Coroação de Amaury I, rei de Jerusalém Biblioteca Nacional da França, Mss fr 68, folio 297v |
Luis Dufaur
Escritor, jornalista,
conferencista de política internacional, sócio do IPCO, webmaster de diversos blogs |
A morte do rei de Jerusalém Amaury I [pai de Balduíno IV] foi um desastre. Jamais uma desaparição teve tão graves consequências para o destino de um Estado.
Como político audacioso, Amaury optou por vias novas, com iniciativas através das quais a Cruzada seria triunfante ou ferida de morte.

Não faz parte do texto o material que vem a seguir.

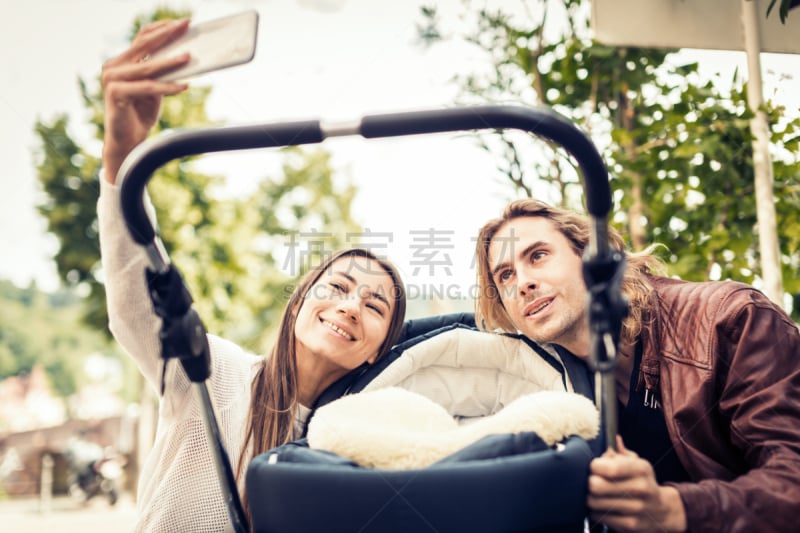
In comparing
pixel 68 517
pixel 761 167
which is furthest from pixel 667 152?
pixel 68 517

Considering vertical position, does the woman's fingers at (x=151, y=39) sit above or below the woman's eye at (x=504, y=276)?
above

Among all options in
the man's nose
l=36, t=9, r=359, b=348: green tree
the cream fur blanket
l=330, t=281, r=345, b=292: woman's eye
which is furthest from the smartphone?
l=36, t=9, r=359, b=348: green tree

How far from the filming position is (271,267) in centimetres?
960

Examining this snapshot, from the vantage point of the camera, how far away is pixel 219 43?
1047 millimetres

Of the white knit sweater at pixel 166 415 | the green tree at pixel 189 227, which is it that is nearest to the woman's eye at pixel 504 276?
the white knit sweater at pixel 166 415

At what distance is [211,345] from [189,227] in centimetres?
719

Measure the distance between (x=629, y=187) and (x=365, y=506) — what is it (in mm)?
1665

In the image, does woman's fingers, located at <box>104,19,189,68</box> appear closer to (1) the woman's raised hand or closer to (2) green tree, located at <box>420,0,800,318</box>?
(1) the woman's raised hand

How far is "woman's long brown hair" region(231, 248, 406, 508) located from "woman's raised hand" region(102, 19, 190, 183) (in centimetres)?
67

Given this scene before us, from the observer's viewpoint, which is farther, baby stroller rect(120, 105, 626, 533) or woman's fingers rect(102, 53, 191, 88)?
woman's fingers rect(102, 53, 191, 88)

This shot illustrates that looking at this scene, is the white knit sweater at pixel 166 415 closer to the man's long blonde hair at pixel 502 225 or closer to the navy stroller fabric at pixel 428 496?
the navy stroller fabric at pixel 428 496

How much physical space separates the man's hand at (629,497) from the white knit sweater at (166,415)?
850 mm

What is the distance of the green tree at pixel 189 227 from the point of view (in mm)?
8344

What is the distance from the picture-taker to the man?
42.7 inches
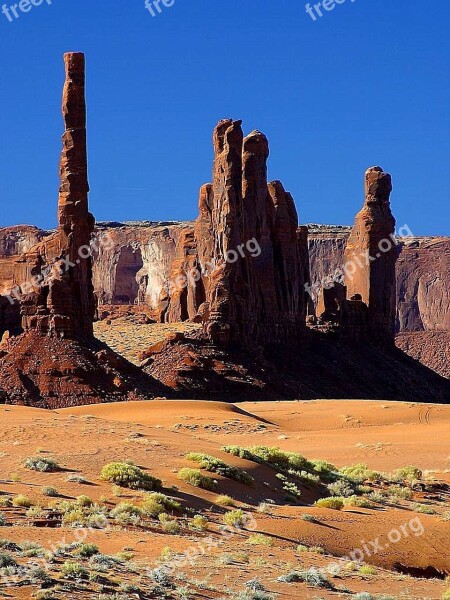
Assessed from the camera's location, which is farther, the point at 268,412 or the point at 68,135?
the point at 68,135

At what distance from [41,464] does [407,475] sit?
1197 centimetres

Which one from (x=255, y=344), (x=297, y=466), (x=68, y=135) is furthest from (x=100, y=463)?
(x=255, y=344)

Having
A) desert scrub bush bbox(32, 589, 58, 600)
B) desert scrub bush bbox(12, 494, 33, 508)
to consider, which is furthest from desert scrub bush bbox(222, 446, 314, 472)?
desert scrub bush bbox(32, 589, 58, 600)

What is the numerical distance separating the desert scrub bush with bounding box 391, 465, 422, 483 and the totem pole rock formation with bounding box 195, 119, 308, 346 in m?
31.5

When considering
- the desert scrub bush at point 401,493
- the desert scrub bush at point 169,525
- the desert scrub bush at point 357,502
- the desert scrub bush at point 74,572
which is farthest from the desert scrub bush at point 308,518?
the desert scrub bush at point 74,572

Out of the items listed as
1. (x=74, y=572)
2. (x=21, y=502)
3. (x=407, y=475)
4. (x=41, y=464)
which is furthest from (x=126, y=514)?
(x=407, y=475)

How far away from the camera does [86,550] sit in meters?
15.9

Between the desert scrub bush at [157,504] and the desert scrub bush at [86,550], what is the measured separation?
12.5ft

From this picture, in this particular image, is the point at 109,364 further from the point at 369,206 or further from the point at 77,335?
the point at 369,206

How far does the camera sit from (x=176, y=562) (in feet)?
53.8

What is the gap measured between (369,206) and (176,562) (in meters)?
74.5

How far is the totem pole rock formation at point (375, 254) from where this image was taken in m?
88.7

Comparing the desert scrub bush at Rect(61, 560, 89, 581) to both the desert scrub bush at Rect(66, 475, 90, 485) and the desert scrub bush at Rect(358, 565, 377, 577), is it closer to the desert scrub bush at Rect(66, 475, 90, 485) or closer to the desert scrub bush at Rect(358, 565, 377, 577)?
the desert scrub bush at Rect(358, 565, 377, 577)

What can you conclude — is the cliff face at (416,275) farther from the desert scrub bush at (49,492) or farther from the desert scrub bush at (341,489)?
the desert scrub bush at (49,492)
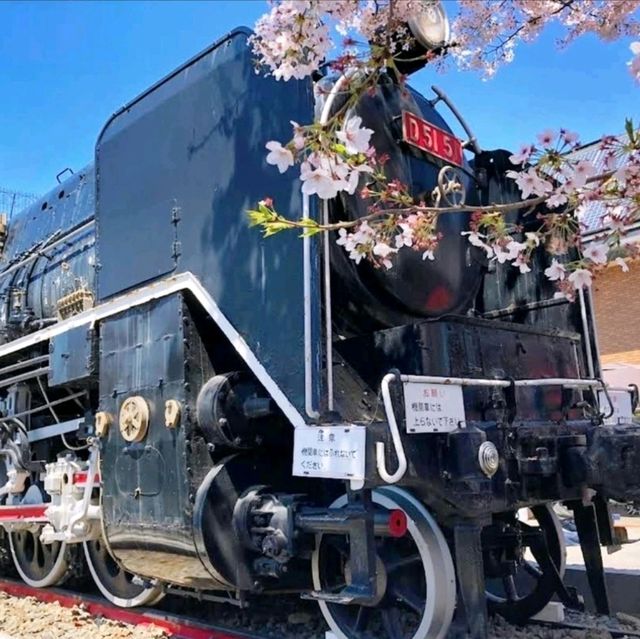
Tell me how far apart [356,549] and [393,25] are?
2043mm

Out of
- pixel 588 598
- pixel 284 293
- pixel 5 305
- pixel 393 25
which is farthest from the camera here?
pixel 5 305

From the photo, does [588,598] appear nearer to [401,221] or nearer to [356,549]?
[356,549]

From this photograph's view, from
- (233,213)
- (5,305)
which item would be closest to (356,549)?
(233,213)

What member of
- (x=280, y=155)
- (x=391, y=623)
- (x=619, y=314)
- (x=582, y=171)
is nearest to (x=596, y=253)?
(x=582, y=171)

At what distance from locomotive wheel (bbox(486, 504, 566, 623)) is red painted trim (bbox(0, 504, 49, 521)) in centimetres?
287

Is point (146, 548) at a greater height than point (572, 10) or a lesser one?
lesser

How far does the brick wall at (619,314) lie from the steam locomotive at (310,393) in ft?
31.6

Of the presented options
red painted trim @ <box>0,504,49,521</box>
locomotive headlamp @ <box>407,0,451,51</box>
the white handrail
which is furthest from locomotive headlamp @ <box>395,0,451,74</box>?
red painted trim @ <box>0,504,49,521</box>

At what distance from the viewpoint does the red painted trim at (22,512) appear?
4.70 metres

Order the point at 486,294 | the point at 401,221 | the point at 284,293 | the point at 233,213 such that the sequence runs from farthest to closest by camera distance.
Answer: the point at 486,294, the point at 233,213, the point at 284,293, the point at 401,221

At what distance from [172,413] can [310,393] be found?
0.82 m

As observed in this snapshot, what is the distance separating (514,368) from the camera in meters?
3.69

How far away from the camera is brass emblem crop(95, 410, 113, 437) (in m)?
3.99

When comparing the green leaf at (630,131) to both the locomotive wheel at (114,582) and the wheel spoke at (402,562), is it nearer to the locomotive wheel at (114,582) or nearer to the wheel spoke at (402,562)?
the wheel spoke at (402,562)
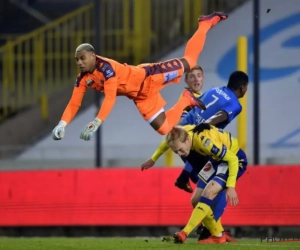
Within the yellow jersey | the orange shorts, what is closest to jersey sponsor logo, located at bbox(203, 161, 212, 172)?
the yellow jersey

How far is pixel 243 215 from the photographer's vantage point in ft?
56.3

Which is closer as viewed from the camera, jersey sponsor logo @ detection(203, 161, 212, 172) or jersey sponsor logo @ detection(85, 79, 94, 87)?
jersey sponsor logo @ detection(203, 161, 212, 172)

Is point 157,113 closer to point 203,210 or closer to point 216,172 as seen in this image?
point 216,172

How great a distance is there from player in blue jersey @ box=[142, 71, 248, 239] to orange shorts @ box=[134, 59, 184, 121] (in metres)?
0.51

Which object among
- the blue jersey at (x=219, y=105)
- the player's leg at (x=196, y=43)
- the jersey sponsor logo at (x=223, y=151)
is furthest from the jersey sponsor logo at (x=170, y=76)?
the jersey sponsor logo at (x=223, y=151)

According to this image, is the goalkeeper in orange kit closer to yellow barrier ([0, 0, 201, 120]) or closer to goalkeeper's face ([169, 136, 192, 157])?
goalkeeper's face ([169, 136, 192, 157])

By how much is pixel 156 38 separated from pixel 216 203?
396 inches

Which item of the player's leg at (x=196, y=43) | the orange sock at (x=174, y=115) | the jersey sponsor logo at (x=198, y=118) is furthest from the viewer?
the player's leg at (x=196, y=43)

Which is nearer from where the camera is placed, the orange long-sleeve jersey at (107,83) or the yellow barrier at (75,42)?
the orange long-sleeve jersey at (107,83)

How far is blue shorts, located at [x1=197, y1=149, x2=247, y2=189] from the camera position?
42.5 feet

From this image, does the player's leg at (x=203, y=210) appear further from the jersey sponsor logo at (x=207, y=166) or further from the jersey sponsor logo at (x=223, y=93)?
the jersey sponsor logo at (x=223, y=93)

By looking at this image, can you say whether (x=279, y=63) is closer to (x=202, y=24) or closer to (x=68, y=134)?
(x=68, y=134)

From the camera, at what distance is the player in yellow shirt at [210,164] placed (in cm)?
1217

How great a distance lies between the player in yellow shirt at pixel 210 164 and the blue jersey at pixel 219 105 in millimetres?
388
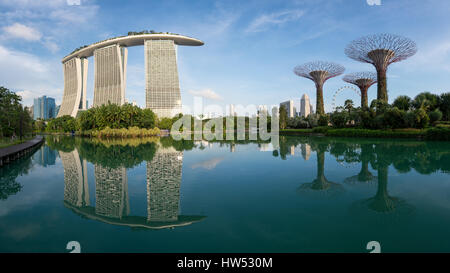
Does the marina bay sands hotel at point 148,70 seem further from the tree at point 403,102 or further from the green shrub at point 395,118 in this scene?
the green shrub at point 395,118

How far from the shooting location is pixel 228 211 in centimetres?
603

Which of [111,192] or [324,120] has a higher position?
[324,120]

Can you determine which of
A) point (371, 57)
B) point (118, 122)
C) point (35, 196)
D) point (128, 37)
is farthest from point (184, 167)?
point (128, 37)

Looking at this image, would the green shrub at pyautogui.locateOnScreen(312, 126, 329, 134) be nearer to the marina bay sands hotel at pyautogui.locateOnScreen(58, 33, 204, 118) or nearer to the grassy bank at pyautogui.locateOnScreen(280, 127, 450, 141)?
the grassy bank at pyautogui.locateOnScreen(280, 127, 450, 141)

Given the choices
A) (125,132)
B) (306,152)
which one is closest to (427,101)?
(306,152)

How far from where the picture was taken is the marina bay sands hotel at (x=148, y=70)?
82.8m

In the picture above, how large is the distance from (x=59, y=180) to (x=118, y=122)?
37.7 meters

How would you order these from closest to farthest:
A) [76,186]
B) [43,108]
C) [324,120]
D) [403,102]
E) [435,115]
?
[76,186] < [435,115] < [403,102] < [324,120] < [43,108]

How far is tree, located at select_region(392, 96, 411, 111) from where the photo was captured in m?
35.7

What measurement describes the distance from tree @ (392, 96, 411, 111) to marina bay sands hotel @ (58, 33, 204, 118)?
207 ft

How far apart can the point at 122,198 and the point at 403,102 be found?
41.7 m

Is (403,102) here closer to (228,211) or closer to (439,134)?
(439,134)
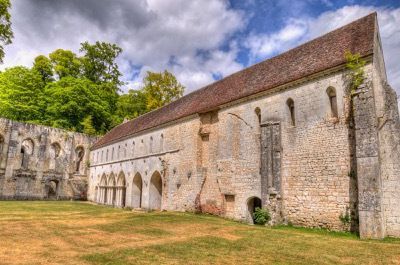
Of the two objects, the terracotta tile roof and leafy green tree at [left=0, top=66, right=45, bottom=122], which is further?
leafy green tree at [left=0, top=66, right=45, bottom=122]

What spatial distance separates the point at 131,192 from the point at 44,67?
2893 cm

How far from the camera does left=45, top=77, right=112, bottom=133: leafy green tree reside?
41406mm

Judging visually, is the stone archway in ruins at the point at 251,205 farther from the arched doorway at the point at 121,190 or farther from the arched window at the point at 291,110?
the arched doorway at the point at 121,190

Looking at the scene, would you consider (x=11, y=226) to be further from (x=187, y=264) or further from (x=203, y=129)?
(x=203, y=129)

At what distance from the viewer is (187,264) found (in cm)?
717

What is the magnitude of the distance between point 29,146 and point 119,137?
13.1 metres

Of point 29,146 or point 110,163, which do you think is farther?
point 29,146

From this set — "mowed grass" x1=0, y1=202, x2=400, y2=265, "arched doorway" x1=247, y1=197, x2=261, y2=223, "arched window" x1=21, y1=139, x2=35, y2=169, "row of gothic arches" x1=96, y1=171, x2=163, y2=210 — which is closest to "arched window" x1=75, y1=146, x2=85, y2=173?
→ "arched window" x1=21, y1=139, x2=35, y2=169

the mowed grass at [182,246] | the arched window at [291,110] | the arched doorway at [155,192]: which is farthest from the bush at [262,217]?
the arched doorway at [155,192]

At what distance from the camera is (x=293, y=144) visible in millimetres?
14195

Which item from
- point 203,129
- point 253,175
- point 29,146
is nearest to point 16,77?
point 29,146

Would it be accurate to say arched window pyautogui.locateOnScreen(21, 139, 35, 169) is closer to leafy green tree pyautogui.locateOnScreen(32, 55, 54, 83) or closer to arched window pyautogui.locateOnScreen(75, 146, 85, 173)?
arched window pyautogui.locateOnScreen(75, 146, 85, 173)

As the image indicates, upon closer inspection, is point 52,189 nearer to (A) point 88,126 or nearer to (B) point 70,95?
(A) point 88,126

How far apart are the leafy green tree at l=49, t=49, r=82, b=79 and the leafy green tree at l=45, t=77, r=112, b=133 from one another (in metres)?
3.13
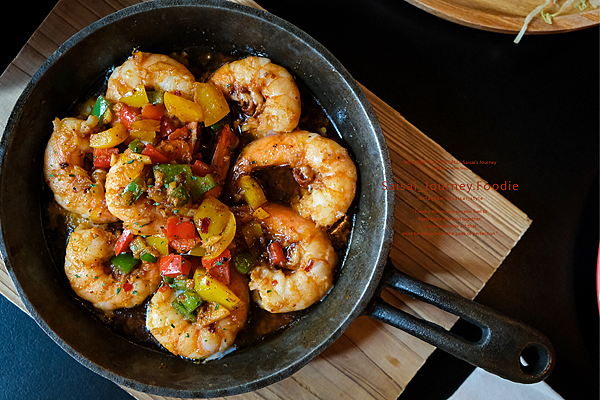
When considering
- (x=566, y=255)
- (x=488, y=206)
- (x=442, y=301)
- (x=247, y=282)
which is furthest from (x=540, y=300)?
(x=247, y=282)

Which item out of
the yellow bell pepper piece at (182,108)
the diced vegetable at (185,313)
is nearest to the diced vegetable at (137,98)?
the yellow bell pepper piece at (182,108)

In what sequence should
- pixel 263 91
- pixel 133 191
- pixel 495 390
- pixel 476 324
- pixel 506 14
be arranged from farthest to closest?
pixel 506 14
pixel 495 390
pixel 263 91
pixel 476 324
pixel 133 191

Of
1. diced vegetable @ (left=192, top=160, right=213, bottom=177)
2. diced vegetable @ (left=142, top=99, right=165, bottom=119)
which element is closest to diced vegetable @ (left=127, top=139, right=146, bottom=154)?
diced vegetable @ (left=142, top=99, right=165, bottom=119)

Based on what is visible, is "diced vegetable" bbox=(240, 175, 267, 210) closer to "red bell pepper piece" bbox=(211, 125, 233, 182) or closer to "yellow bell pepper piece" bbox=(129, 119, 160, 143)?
"red bell pepper piece" bbox=(211, 125, 233, 182)

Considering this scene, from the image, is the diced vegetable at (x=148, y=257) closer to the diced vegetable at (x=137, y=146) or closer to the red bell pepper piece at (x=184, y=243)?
the red bell pepper piece at (x=184, y=243)

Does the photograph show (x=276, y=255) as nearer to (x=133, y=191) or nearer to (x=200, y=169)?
(x=200, y=169)

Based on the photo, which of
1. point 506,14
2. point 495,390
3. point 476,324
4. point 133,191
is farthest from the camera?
point 506,14

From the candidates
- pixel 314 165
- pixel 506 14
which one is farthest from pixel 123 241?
pixel 506 14
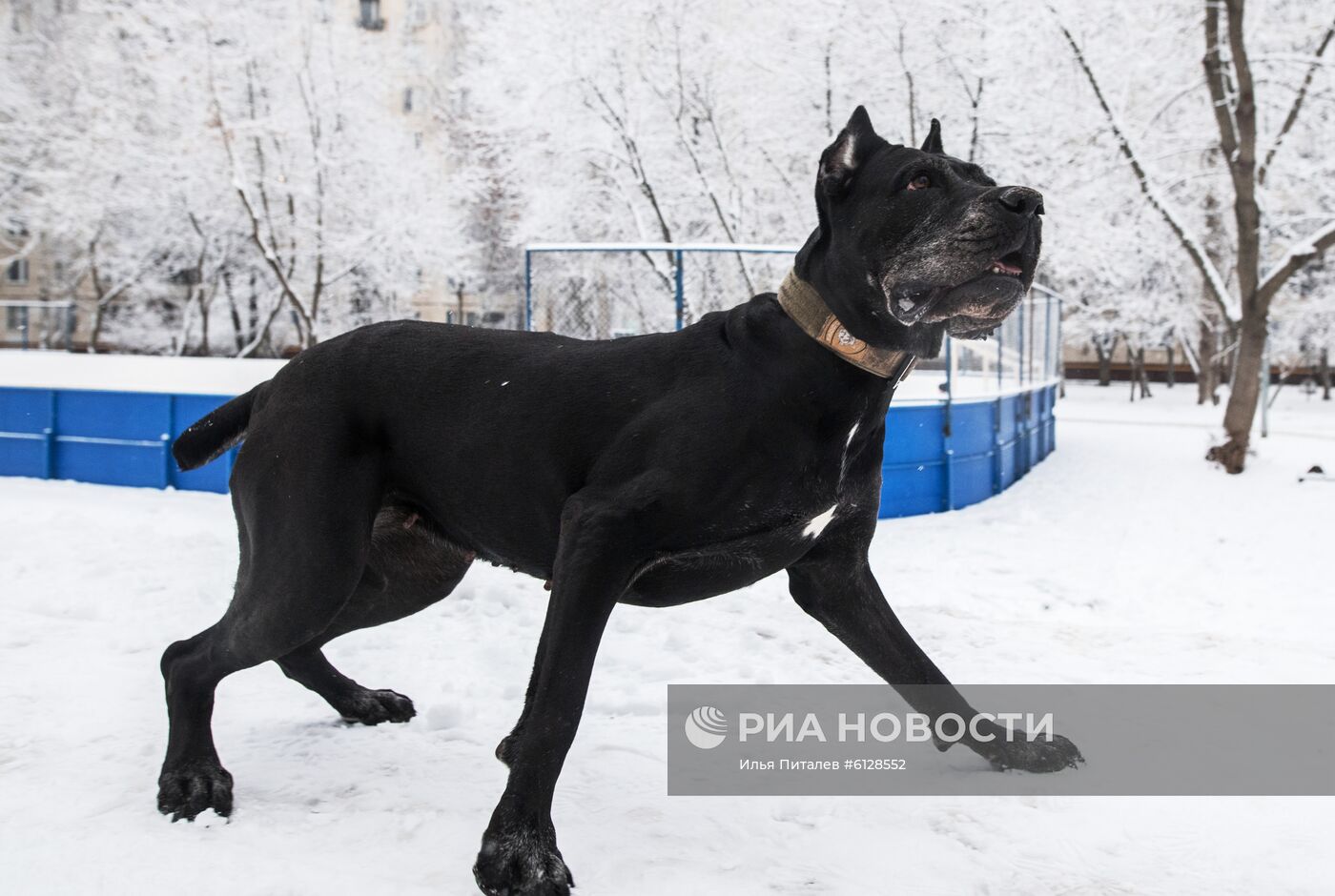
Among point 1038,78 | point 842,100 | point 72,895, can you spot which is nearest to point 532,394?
point 72,895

Após conseguir durante um momento estabelecer o protetorado franco sobre o Egito, viu seu intento virar contra ele e o Egito cair precisamente no poder do mais temível dos chefes muçulmanos: o grande Saladino.
Mas a última palavra ainda não havia sido pronunciada e tudo podia ser consertado. Porém, o destino levou-o brutalmente no momento decisivo.
Sua morte deixara o campo livre para Saladino. Este se apresentou em 25 de novembro de 1174 diante de Damasco, entrou sem encontrar resistência e anexou a grande cidade.
Homs e Hama tiveram a mesma sorte. Com exceção de Alepo, Saladino ficou dono da Síria muçulmana e do Egito.
Virada catastrófica de situações! Na véspera, o reino franco de Jerusalém se beneficiava da divisão político-confessional entre o Cairo e a Síria, manipulando à vontade a anarquia muçulmana e apresentando-se como árbitro do Oriente.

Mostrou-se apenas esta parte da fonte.